David, then, walked toward Boulogne that afternoon a happy man. Already he tasted by anticipation the warm caresses of his wife and children, and saw himself seated at the hearth, with those beloved ones clustering close round him. How would he tell them Its adventures—Its dangers from pirates—Its loss at sea—Its recovery—Its wreck—Its coming ashore dry as a bone: and conclude by taking It out of his bosom, and dropping It in his wife's lap with cheer boys cheer!

Trudging on in this delightful reverie, his ear detected a pit pat at some distance behind him: he looked round with very slight curiosity, and saw two men coming up: even in that hasty glance he recognized the foul face of Andre Thibout: a face not to be forgotten in a day. I don't know how it was, but he saw in a moment that face was after him to rob him: and he naturally enough concluded It was their object.

And he was without a weapon; and they were doubtless armed. Indeed Thibout was swinging a heavy cudgel.

Poor Dodd's mind went into a whirl, and his body into a cold sweat. In such moments men live a year. To gain a little time he walked swiftly on, pretending not to have noticed them: but oh his eyes roved wildly to each side of the road for a chance of escape. He saw none. To his right was a precipitous rock; to his left a profound ravine with a torrent below, and the sides scantily clothed with fir-trees and bushes: he was in fact near the top of a long rising ground called "le mauvais cote," on account of a murder committed there two hundred years ago.

Presently he heard the men close behind him. At the same moment he saw at the side of the ravine a flint stone about the size of two fists: he made but three swift strides, snatched it up, and turned to meet the robbers, drawing himself up high and showing fight in every inch.

The men were upon him. His change of attitude was so sudden and fiery that they recoiled a step. But it was only for a moment: they had gone too far to retreat; they divided, and Thibout attacked him on his left with uplifted cudgel, and Moinard on his right with a long glittering knife: the latter, to guard his head from the stone, whipped off his hat and held it before his head: "but Dodd was what is called "left handed:" "ambidexter" would be nearer the mark; he carved and wrote with his right hand, heaved weights and flung cricket balls with his left. He stepped forward, flung the stone in Thibout's face with perfect precision, and that bitter impetus a good thrower lends at the moment of delivery: and almost at the same moment shot out his right hand and caught Moinard by the throat.
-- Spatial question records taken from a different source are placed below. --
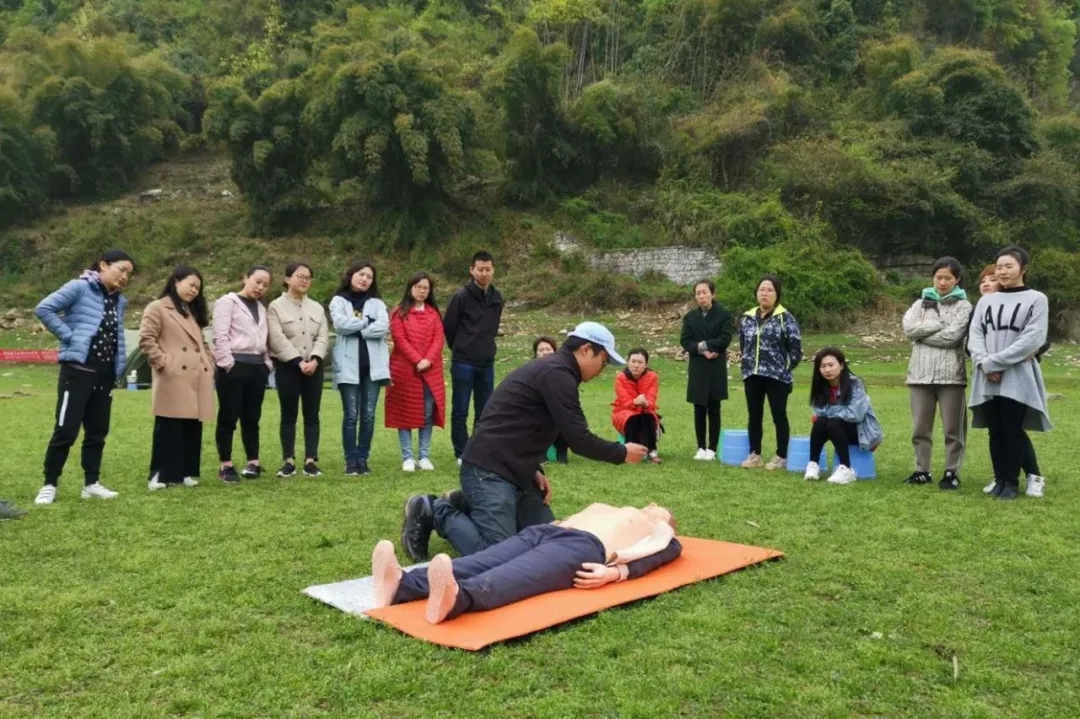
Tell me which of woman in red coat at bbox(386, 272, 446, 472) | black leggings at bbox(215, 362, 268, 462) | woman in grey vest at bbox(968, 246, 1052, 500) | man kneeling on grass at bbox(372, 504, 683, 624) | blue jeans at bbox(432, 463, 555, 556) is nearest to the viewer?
man kneeling on grass at bbox(372, 504, 683, 624)

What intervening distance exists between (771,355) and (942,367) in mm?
1453

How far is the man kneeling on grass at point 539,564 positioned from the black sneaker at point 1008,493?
10.3ft

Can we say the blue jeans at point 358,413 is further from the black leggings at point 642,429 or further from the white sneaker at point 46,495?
the black leggings at point 642,429

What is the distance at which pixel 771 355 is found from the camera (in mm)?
7934

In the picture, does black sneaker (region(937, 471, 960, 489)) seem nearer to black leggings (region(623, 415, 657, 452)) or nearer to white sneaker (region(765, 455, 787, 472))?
white sneaker (region(765, 455, 787, 472))

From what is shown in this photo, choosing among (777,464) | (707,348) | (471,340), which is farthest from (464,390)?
(777,464)

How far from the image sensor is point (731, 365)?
2183 centimetres

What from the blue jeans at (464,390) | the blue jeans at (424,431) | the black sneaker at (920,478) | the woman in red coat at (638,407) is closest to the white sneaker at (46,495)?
the blue jeans at (424,431)

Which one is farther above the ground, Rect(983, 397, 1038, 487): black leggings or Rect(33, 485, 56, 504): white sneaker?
Rect(983, 397, 1038, 487): black leggings

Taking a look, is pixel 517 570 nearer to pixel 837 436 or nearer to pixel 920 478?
pixel 837 436

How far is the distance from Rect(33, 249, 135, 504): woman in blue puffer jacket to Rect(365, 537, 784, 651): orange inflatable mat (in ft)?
12.1

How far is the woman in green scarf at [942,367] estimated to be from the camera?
7.00 meters

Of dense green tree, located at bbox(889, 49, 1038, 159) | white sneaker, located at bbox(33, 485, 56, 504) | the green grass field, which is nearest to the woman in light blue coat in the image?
the green grass field

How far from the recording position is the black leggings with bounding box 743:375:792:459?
26.2 ft
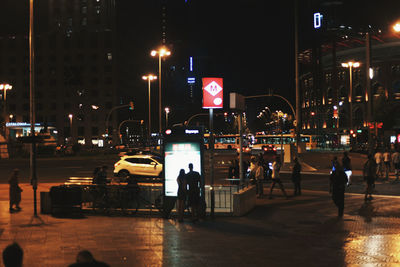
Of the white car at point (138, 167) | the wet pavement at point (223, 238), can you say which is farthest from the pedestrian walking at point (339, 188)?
the white car at point (138, 167)

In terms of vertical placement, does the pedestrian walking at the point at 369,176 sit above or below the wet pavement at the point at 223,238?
above

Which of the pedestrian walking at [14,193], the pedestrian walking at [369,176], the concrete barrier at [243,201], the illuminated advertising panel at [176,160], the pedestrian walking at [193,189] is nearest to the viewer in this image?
the pedestrian walking at [193,189]

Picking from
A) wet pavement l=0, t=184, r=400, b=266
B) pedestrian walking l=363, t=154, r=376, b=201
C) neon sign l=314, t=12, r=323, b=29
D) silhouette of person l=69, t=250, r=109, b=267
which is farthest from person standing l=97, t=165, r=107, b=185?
neon sign l=314, t=12, r=323, b=29

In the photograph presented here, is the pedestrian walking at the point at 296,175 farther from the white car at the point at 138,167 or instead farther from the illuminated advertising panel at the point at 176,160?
the white car at the point at 138,167

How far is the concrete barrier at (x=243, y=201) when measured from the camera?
52.2 feet

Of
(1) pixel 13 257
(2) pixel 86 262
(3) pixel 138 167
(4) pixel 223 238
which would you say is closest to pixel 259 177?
(4) pixel 223 238

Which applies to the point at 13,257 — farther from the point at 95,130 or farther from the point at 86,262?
the point at 95,130

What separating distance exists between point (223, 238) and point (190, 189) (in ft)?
9.27

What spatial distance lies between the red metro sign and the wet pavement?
3.57m

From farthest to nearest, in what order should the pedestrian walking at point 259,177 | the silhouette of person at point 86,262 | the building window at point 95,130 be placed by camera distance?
the building window at point 95,130
the pedestrian walking at point 259,177
the silhouette of person at point 86,262

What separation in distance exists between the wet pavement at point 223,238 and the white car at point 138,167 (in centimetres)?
1306

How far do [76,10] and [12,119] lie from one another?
95.2ft

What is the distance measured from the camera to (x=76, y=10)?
390 ft

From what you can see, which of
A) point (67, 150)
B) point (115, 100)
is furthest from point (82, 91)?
point (67, 150)
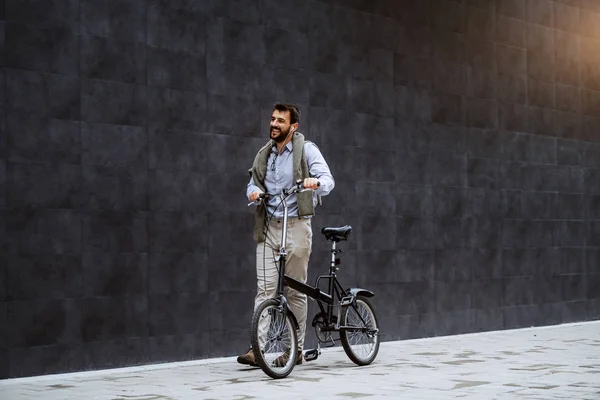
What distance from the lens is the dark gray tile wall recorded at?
24.3 ft

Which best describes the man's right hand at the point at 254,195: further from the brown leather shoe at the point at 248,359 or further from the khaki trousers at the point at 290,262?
the brown leather shoe at the point at 248,359

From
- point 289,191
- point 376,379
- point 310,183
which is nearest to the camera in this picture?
point 376,379

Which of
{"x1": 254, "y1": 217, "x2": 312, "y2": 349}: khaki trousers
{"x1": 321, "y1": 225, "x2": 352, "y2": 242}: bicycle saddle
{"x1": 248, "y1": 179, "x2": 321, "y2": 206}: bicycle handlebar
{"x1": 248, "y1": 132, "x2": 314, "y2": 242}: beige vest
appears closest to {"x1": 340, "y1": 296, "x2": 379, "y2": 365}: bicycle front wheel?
{"x1": 254, "y1": 217, "x2": 312, "y2": 349}: khaki trousers

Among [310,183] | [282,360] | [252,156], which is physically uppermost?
[252,156]

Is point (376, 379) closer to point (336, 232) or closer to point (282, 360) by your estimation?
point (282, 360)

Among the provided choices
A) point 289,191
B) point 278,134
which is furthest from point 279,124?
point 289,191

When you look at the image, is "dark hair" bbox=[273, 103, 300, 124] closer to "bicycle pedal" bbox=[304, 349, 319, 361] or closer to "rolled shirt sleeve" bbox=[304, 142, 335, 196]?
"rolled shirt sleeve" bbox=[304, 142, 335, 196]

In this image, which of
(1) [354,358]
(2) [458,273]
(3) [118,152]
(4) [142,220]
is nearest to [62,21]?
(3) [118,152]

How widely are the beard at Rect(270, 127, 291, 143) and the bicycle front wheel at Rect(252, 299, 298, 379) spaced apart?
1.25m

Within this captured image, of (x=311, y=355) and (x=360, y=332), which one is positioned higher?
(x=360, y=332)

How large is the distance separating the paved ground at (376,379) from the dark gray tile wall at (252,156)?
1.51 ft

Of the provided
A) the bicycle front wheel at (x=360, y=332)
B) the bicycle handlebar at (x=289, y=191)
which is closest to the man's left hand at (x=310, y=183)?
the bicycle handlebar at (x=289, y=191)

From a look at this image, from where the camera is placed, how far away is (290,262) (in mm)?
7848

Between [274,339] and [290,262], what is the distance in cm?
77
Sharper and fiercer collision was never seen than of these three.

Thibout's face crashed; his blood squirted all round the stone; and eight yards off lay that assailant on his back.

Moinard was more fortunate: he got two inches of his knife into Dodd's left shoulder, at the very moment Dodd caught him in his right hand vice. And now one vengeful hand of iron grasped him felly by the throat; another seized his knife arm and twisted it back like a child's: he kicked and struggled furiously: but in half a minute the mighty English arm, and iron fingers, held the limp body of Jacques Moinard, with its knees knocking, temples bursting, throat relaxed, eyes protruding, and livid tongue lolling down to his chin: a few seconds more, and with the

same stalwart arm that kept his relaxed and sinking body from falling, Dodd gave him one fierce whirl round to the edge of the road, then put a foot to his middle, and spurned his carcass with amazing force and fury down the precipice. Crunch, crunch! it plunged from tree to tree, from bush to bush, and at last rolled into a thick bramble and there stuck in the form of a crescent. But Dodd had no sooner sent him headlong by that mighty effort, than his own sight darkened, his head swam, and, after staggering a little way, he sank down in a state bordering on insensibility.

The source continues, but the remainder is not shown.